= To do =
Your task is to print the material below exactly as presented.

= Provided entries =
____________

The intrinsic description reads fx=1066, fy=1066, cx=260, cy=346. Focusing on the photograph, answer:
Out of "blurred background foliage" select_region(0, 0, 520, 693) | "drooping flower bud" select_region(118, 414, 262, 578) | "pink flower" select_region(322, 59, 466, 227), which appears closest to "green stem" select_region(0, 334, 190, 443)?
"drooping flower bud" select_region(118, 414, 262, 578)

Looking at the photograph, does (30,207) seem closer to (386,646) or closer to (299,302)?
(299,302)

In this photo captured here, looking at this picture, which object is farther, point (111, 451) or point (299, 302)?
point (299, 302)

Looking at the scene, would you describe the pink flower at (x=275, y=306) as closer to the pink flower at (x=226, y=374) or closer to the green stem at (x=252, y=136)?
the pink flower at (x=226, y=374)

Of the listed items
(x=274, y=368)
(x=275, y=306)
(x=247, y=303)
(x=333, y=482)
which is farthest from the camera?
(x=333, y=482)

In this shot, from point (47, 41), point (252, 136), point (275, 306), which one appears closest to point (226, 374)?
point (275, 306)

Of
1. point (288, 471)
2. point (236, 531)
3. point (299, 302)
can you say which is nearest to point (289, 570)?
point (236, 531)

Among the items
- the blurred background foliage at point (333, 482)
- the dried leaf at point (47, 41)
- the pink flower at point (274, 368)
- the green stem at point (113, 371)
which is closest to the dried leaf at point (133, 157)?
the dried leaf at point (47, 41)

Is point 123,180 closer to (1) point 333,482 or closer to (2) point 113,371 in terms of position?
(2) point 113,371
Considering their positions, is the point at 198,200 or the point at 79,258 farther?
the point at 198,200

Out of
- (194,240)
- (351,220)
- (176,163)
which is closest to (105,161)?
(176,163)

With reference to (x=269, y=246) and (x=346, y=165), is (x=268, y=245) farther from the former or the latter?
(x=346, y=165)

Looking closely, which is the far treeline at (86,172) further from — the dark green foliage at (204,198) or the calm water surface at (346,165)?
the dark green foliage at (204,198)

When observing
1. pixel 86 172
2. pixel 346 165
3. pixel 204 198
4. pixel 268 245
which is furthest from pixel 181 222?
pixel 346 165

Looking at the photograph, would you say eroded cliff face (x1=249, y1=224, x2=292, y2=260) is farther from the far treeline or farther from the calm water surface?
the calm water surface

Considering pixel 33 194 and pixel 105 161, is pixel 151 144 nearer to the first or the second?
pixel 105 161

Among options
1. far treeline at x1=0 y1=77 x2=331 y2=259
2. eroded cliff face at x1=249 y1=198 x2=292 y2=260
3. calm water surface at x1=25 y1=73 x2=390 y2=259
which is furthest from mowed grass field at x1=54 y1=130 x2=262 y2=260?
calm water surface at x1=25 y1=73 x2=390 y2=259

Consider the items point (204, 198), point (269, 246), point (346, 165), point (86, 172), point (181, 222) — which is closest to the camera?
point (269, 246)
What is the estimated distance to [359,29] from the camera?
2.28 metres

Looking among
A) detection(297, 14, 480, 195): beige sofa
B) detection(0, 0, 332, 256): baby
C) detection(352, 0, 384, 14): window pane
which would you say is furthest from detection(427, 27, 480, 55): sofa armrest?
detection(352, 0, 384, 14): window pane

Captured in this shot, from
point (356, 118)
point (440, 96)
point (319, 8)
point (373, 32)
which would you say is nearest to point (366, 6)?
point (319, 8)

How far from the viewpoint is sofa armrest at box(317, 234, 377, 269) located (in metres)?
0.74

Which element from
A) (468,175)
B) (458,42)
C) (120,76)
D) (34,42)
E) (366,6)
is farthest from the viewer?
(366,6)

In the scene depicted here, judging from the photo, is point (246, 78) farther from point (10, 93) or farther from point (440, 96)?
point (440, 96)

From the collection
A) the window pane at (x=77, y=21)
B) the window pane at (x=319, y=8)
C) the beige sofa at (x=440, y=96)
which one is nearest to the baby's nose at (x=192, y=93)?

____________

= Response to this task =
The intrinsic description reads fx=1066, fy=1066, cx=260, cy=346. Focusing on the photograph, answer:
Out of "blurred background foliage" select_region(0, 0, 520, 693) | "drooping flower bud" select_region(118, 414, 262, 578) | "pink flower" select_region(322, 59, 466, 227), which appears closest to "green stem" select_region(0, 334, 190, 443)?
"drooping flower bud" select_region(118, 414, 262, 578)

Looking at the photograph, does (30,207) seem closer to (386,646) or closer to (299,302)?
(299,302)

In this photo captured here, looking at this picture, which object is farther, point (111, 451) or point (299, 302)?
point (299, 302)

Looking at the scene, would you describe the pink flower at (x=275, y=306) as closer to the pink flower at (x=226, y=374) or closer to the green stem at (x=252, y=136)?
the pink flower at (x=226, y=374)

Of the listed items
(x=274, y=368)
(x=275, y=306)
(x=247, y=303)
(x=333, y=482)
which is farthest from the camera?
(x=333, y=482)

In this shot, from point (47, 41), point (252, 136), point (275, 306), which one appears closest to point (226, 374)?
point (275, 306)

Of
1. point (288, 471)
2. point (236, 531)
3. point (299, 302)
can you say which is nearest to point (289, 570)?
point (236, 531)

Among the items
- the blurred background foliage at point (333, 482)
- the dried leaf at point (47, 41)
- the pink flower at point (274, 368)
- the green stem at point (113, 371)
which is closest to the dried leaf at point (133, 157)?
the dried leaf at point (47, 41)

Is point 123,180 closer to (1) point 333,482 or closer to (2) point 113,371 in terms of position?
(2) point 113,371
Considering their positions, is the point at 198,200 or the point at 79,258 farther?
the point at 198,200

Out of
- (194,240)
- (351,220)
- (176,163)
which is closest to (105,161)?
(176,163)

With reference to (x=269, y=246) and (x=346, y=165), is (x=268, y=245) farther from the former or the latter?
(x=346, y=165)

Looking closely, which is the far treeline at (86,172) further from — the dark green foliage at (204,198) or the calm water surface at (346,165)?
the dark green foliage at (204,198)

When observing
1. pixel 86 172
2. pixel 346 165
3. pixel 204 198
4. pixel 268 245
which is furthest from pixel 181 222?
pixel 346 165

Looking at the photograph, would you say eroded cliff face (x1=249, y1=224, x2=292, y2=260) is farther from the far treeline or farther from the calm water surface?
the calm water surface

Considering pixel 33 194 and pixel 105 161, is pixel 151 144 nearer to the first or the second?
pixel 105 161

Among options
1. far treeline at x1=0 y1=77 x2=331 y2=259
2. eroded cliff face at x1=249 y1=198 x2=292 y2=260
3. calm water surface at x1=25 y1=73 x2=390 y2=259
which is furthest from mowed grass field at x1=54 y1=130 x2=262 y2=260?
calm water surface at x1=25 y1=73 x2=390 y2=259

Consider the items point (204, 198), point (269, 246), point (346, 165), point (86, 172), point (181, 222) — which is closest to the camera?
point (269, 246)
What is the estimated distance to [359,29] from the camera?
2.28 metres

Looking among
A) detection(297, 14, 480, 195): beige sofa
B) detection(0, 0, 332, 256): baby
C) detection(352, 0, 384, 14): window pane
which would you say is furthest from detection(427, 27, 480, 55): sofa armrest?
detection(352, 0, 384, 14): window pane

Captured in this shot, from
point (356, 118)
point (440, 96)
point (319, 8)
point (373, 32)
which would you say is nearest to point (366, 6)?
point (319, 8)

How far from the viewpoint is sofa armrest at box(317, 234, 377, 269) located (in metres)?
0.74

Which element from
A) (468,175)
B) (458,42)
C) (120,76)
D) (34,42)
E) (366,6)
is farthest from the viewer?
(366,6)

In the scene depicted here, judging from the photo, is point (246, 78) farther from point (10, 93) or farther from point (440, 96)?
point (440, 96)

From the collection
A) the window pane at (x=77, y=21)
B) the window pane at (x=319, y=8)
C) the beige sofa at (x=440, y=96)
which one is nearest to the baby's nose at (x=192, y=93)?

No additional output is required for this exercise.